Quando il “coso” non può essere una borsa (su un caso di sanzione disciplinare ad un avvocato linguacciuto)

Quando il “coso” non può essere una borsa (su un caso di sanzione disciplinare ad un avvocato linguacciuto)

CORTE DI CASSAZIONE – SS.UU. – 24 settembre 2010 n. 20160 – Pres. Carbone – Rel. Sangiorgio – M.L. (avv. Grimaldi) c.
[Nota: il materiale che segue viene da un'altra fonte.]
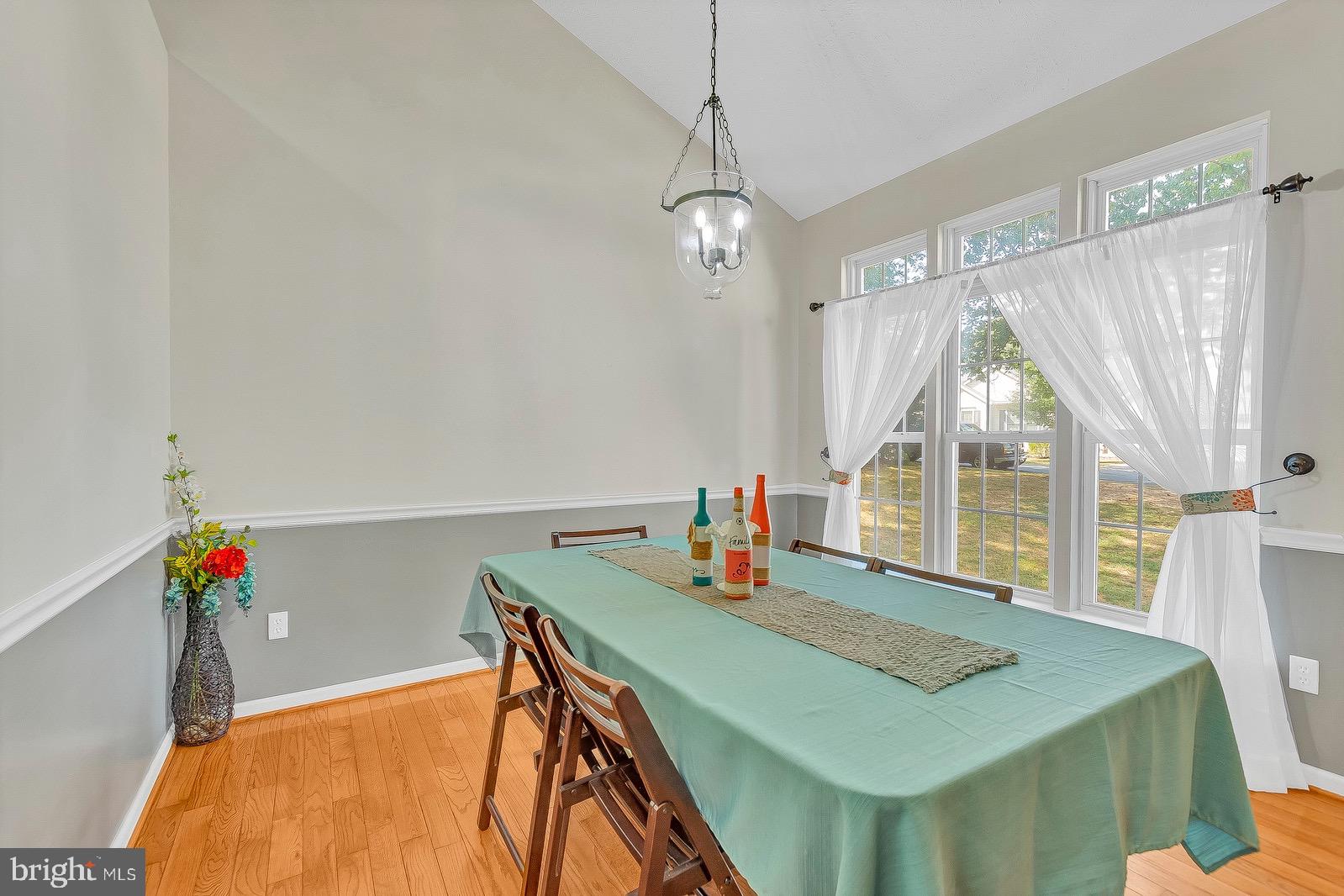 11144 Rawhide Road Lusby, MD 20657 - Photo 6 of 33 Formal dining area with cathedral ceilings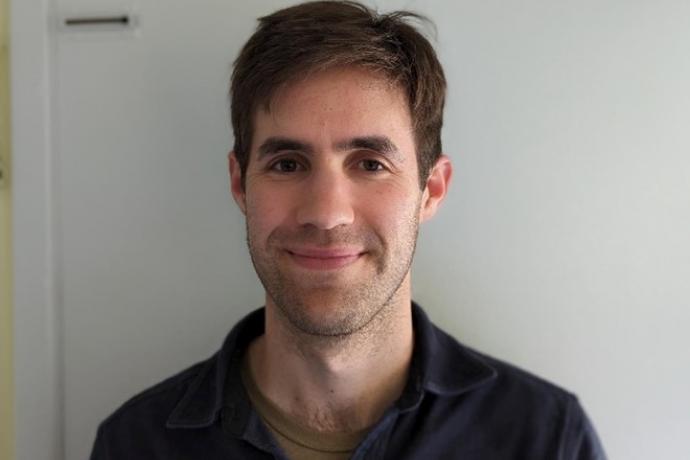 Man in a polo shirt smiling, standing in front of a white background wall.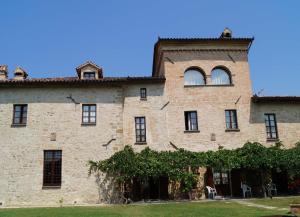 un grande edificio in mattoni con finestre e un albero di Ferienhaus für 25 Personen und 2 Kinder in Citta di Castello, Trasimenischer See a Città di Castello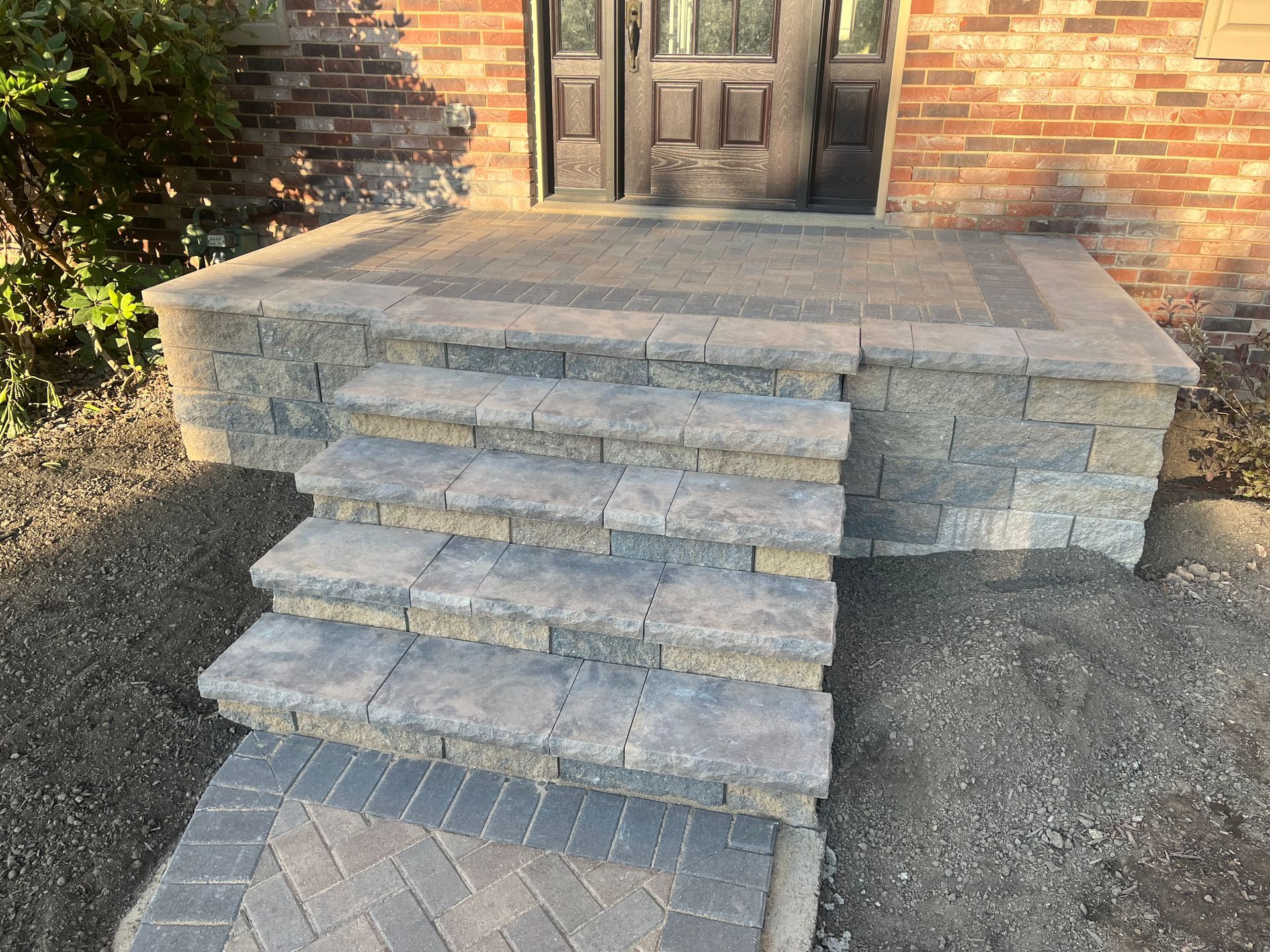 A set of stairs leading up to the front door of a brick house.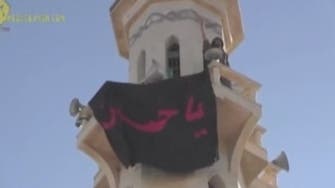 Video: Hezbollah fighters raise flag on Qusayr mosque 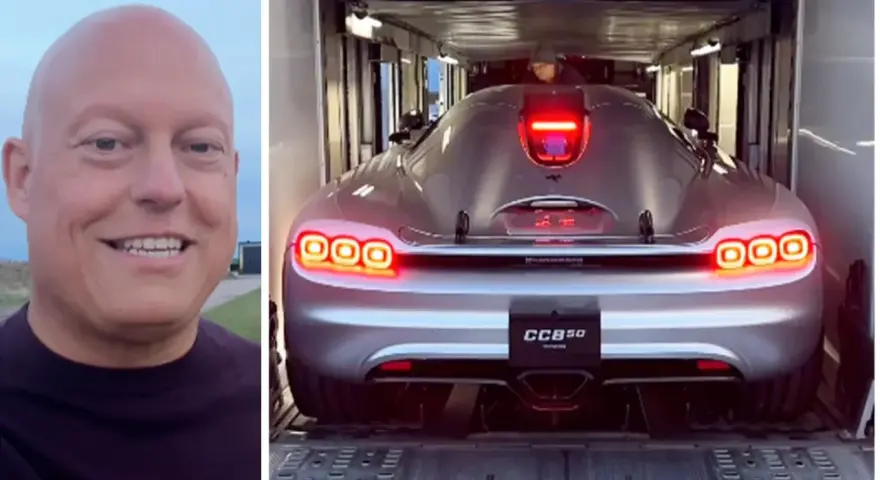 En man ler bredvid en silverfärgad Koenigsegg CC850 som lastas in i en trailer.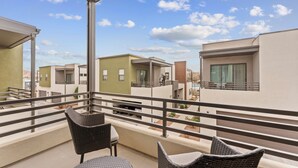 Un balcone con mobili in vimini, vista su edifici moderni e cielo sereno.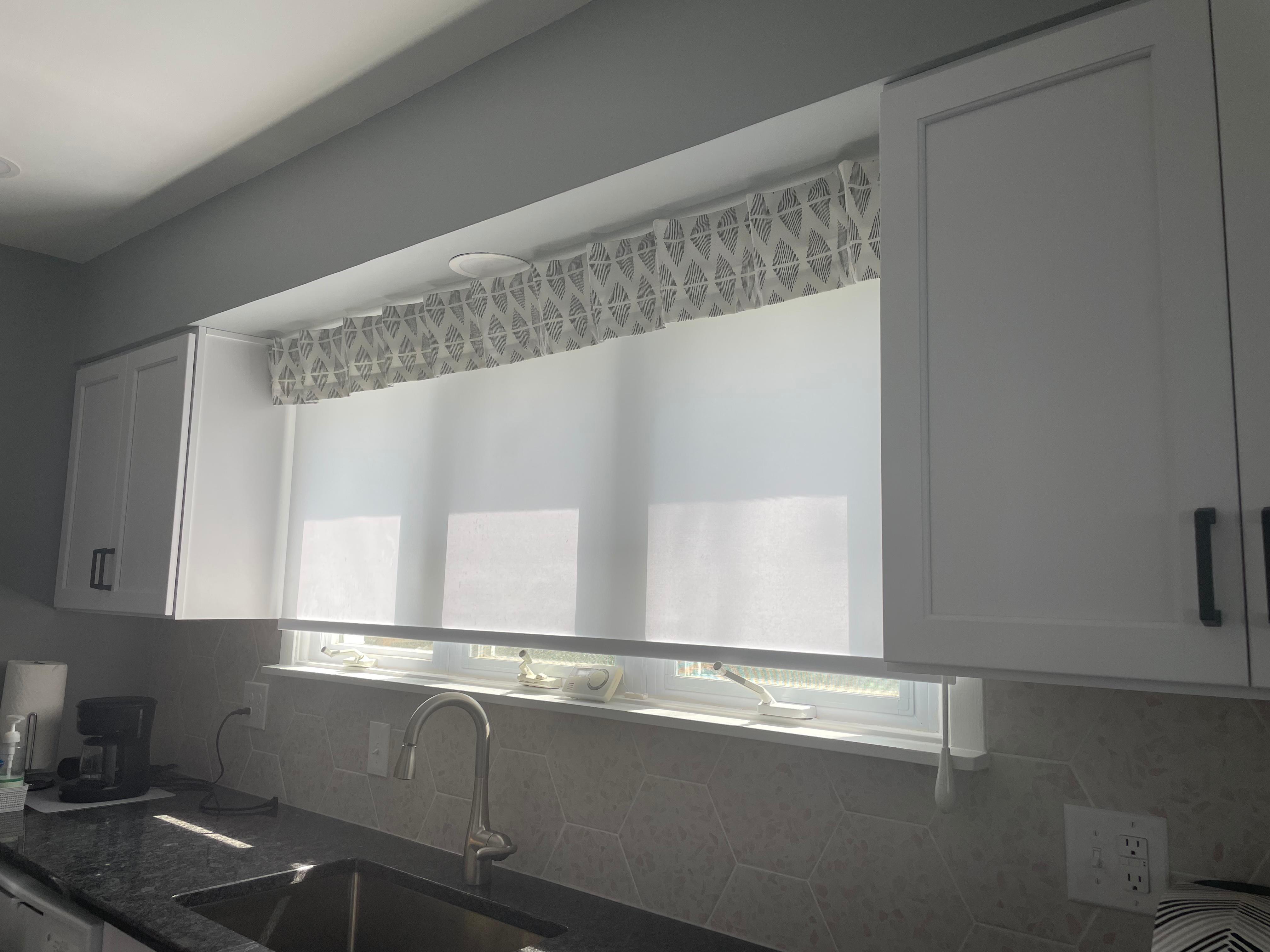 Easy to use roller shade with fabric valance.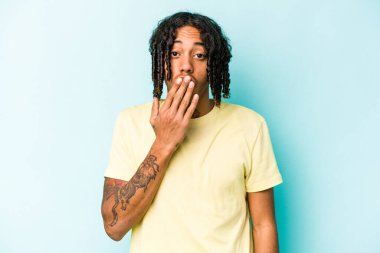 Genç Afrikalı Amerikalı bir adam mavi arka planda izole edilmiş. Şok olmuş, ağzı ellerle kaplanmış, yeni bir şey keşfetmeye hevesli..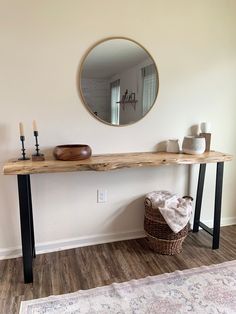 a wooden table with a mirror on the wall above it next to a basket and candles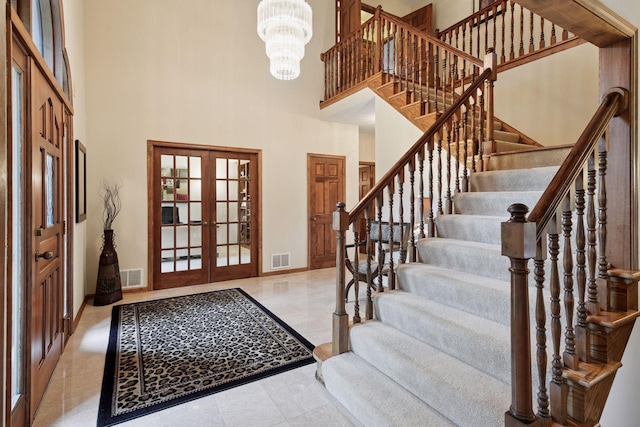 11824 Welters Way, Eden Prairie, MN 55347 - entrance foyer with a high ceiling, french doors, baseboards, stairway, and a chandelier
Consiglio dell’Ordine degli Avvocati di Roma, C.N.F. ed altro – (Conferma CNF 27 novembre 2009).

 

1.- Avvocato – Procedimento disciplinare – Accertamento sulla materialità dei fatti – Sindacabilità in sede di legittimità – Esclusione – Fattispecie.

 

1.- In tema di procedimento disciplinare (nella specie, a carico di un avvocato) è insuscettibile di ulteriore valutazione in sede di giudizio di legittimità l’accertamento compiuto dal giudice disciplinare in ordine alla materialità dei fatti contestati all’incolpato, essendo precluso alla Corte di cassazione il riesame dei fatti e delle risultanze istruttorie, la cui valutazione spetta esclusivamente all’organo giudicante disciplinare. (Nella specie è stata ritenuta legittima la sanzione della censura irrogata ad un avvocato romano che aveva rivolto ad una collega, all’interno della cancelleria del Tribunale, una espressione – che aveva provocato reazioni indignate tra i presenti – ritenuta contrastante con i doveri di probità e decoro richiesti all’avvocato, atteso che il Consiglio dell’Ordine, nell’irrogare la sanzione, aveva addotto una congrua e logica motivazione circa la responsabilità del professionista per il suo comportamento, in virtù della natura della predetta espressione usata – sostanziata nella seguente frase: “Scusa collega ti dovrei togliere quel coso che ti ho lasciato prima in mezzo alle gambe”, tenendo conto che  secondo l’incolpato il termine “coso” si riferiva alla propria borsa poggiata in terra – giudicata impudicamente licenziosa oltre ogni limite di buona educazione).